- _TEXT BLOCK_
▶
A Semi-Autonomous Defence (1871-1898)

The Militiaman and His Training

Volunteer Training

Throughout the year, and during the weeks or month immediately preceding the camps, volunteers were trained in their companies or, sometimes, at the battalion level. Their curriculum included drill and shooting practice. They learned to march, deploy in various ways, change fronts, execute movements by echelon, form lines of attack and fire at random. The training schools for officers and non-commissioned officers that proliferated after 1883 helped improve the quality of this kind of training.
◀
- _MATERIAL PROVIDED_
▶
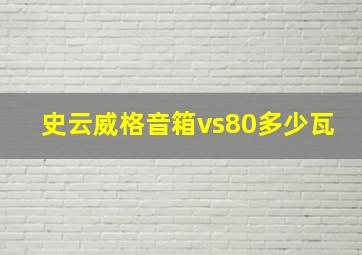 史云威格音箱vs80多少瓦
◀
- _EXERCISE REQUIREMENTS_
According to the passage on volunteer training, after what year did training schools for officers and non-commissioned officers proliferate?

- _SOLUTION BELOW_
1883